Friday, December 16, 2005

Merck exec denies pressuring doctor over Vioxx

A Merck executive denied today she tried to pressure one of the nation's top cardiologists into not publishing an article in a highly respected medical journal raising concerns that Vioxx could cause heart attacks and strokes.


Dr. Alise Reicin testified shortly before the defense rested that she was simply trying to give Dr. Eric Topol, chairman of the department of cardiovascular medicine at the Cleveland Clinic Foundation, Merck's position that the drug was safe when she visited him at his office.
That visit occurred four months before Topol and several associates published their August 2001 article in the Journal of the American Medical Association.
In it, Topol testified Saturday, the scientists said studies of Vioxx "raise a cautionary flag" about the risk of cardiovascular events in users.
Andy Birchfield, an attorney for a Florida woman suing Merck over the May 2001 death of her husband, confronted Reicin with not only the visit to Topol, but also with company e-mails showing she was part of a Merck team that sought to edit an early draft of his article.
Among those edits, shown to the jury on Saturday, were that Topol's conclusion should be "toned down"and that the article should be changed to reflect the "Merck perspective."
"Didn't you attempt dissuade him from publishing his article?" Birchfield asked tersely during the nation's first federal trial involving the drug.

################

:: Instructions to follow ::
Copy out the Vioxx article word for word, from the date through the last sentence. The lines that come next are separate material unrelated to the Vioxx article.

[Spatial grounding data]

################

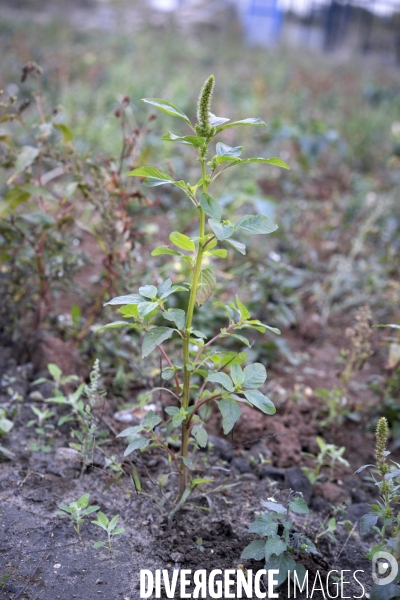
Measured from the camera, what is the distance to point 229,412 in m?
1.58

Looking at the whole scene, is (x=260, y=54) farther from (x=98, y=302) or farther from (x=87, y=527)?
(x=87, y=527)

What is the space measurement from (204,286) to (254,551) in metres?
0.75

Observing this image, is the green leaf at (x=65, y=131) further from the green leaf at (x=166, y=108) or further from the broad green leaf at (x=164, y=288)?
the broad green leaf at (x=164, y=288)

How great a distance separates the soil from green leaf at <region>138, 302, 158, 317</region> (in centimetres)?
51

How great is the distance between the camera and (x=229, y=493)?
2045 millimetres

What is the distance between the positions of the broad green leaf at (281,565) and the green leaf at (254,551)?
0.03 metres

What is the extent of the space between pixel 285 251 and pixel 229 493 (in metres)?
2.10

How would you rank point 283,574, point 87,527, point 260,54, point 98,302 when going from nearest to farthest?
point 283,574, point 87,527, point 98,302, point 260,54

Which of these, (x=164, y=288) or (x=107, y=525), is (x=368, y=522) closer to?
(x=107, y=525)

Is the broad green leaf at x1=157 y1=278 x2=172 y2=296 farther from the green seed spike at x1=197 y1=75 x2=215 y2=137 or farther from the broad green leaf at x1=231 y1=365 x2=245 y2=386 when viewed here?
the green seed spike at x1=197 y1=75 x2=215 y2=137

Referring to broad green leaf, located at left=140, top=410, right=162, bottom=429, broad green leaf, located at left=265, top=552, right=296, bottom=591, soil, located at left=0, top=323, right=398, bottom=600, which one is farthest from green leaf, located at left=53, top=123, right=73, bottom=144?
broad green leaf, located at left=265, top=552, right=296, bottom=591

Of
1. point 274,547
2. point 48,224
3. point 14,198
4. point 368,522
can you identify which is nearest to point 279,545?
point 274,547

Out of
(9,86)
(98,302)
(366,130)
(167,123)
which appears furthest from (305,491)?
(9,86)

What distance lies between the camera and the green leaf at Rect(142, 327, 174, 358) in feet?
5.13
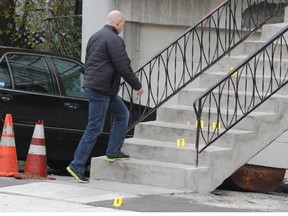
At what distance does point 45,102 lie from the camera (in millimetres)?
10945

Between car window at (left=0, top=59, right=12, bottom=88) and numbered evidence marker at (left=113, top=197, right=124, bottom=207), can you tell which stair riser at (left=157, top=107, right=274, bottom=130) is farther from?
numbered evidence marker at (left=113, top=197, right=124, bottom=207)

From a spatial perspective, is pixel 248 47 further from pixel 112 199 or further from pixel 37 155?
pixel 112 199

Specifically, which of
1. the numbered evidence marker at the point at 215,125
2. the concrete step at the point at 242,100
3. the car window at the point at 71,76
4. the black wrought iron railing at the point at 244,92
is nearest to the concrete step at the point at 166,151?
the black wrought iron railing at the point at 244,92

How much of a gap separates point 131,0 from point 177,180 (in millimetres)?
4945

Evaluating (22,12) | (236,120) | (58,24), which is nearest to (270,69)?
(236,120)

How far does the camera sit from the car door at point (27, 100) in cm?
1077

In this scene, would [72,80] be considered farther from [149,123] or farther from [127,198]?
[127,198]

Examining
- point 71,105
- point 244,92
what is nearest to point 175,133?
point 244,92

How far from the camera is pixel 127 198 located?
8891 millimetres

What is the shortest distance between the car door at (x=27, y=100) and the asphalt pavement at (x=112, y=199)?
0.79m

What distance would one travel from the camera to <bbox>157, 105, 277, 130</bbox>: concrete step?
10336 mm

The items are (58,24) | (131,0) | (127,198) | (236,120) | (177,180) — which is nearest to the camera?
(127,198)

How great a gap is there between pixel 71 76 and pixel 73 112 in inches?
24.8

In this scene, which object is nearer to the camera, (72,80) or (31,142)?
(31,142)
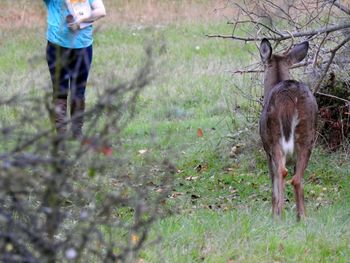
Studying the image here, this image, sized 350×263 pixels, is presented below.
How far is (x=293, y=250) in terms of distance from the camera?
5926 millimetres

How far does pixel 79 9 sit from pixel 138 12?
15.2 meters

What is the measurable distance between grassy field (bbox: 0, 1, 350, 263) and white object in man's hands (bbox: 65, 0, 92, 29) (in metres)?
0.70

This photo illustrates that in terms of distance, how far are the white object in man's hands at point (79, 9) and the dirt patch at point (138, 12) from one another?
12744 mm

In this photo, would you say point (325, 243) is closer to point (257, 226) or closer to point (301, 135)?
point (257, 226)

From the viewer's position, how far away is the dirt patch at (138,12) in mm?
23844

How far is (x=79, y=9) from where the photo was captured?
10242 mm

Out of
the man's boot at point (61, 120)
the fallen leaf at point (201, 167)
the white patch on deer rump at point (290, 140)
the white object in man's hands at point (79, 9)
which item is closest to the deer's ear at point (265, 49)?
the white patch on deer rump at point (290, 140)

################

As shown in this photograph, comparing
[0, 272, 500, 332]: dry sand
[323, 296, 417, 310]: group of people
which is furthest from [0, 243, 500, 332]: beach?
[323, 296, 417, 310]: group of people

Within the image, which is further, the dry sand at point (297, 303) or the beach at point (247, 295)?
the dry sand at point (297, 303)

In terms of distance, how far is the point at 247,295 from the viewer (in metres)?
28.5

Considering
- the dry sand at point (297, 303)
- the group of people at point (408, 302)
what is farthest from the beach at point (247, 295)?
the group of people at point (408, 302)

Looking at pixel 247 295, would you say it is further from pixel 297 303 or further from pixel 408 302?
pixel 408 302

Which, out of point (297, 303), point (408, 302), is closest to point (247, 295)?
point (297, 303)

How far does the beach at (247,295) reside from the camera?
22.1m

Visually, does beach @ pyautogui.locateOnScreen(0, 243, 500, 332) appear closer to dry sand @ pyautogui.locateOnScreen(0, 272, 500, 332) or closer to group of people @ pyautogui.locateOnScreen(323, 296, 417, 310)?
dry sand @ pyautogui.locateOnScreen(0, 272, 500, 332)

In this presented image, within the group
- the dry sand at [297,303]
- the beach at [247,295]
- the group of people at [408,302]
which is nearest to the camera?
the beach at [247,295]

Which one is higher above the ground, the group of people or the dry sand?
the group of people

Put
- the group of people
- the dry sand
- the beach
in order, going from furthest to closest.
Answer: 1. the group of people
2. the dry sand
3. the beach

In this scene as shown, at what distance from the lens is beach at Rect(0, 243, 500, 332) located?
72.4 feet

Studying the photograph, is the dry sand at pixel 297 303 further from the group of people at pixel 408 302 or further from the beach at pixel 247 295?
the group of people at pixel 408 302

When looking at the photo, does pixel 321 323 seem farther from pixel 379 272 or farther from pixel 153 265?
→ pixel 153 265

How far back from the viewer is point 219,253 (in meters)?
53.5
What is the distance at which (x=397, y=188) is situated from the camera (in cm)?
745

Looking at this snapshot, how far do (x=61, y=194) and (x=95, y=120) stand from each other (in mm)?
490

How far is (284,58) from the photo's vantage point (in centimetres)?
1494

################

:: Answer to the exercise ::
Friday, December 16, 2005

Merck exec denies pressuring doctor over Vioxx

A Merck executive denied today she tried to pressure one of the nation's top cardiologists into not publishing an article in a highly respected medical journal raising concerns that Vioxx could cause heart attacks and strokes.


Dr. Alise Reicin testified shortly before the defense rested that she was simply trying to give Dr. Eric Topol, chairman of the department of cardiovascular medicine at the Cleveland Clinic Foundation, Merck's position that the drug was safe when she visited him at his office.
That visit occurred four months before Topol and several associates published their August 2001 article in the Journal of the American Medical Association.
In it, Topol testified Saturday, the scientists said studies of Vioxx "raise a cautionary flag" about the risk of cardiovascular events in users.
Andy Birchfield, an attorney for a Florida woman suing Merck over the May 2001 death of her husband, confronted Reicin with not only the visit to Topol, but also with company e-mails showing she was part of a Merck team that sought to edit an early draft of his article.
Among those edits, shown to the jury on Saturday, were that Topol's conclusion should be "toned down"and that the article should be changed to reflect the "Merck perspective."
"Didn't you attempt dissuade him from publishing his article?" Birchfield asked tersely during the nation's first federal trial involving the drug.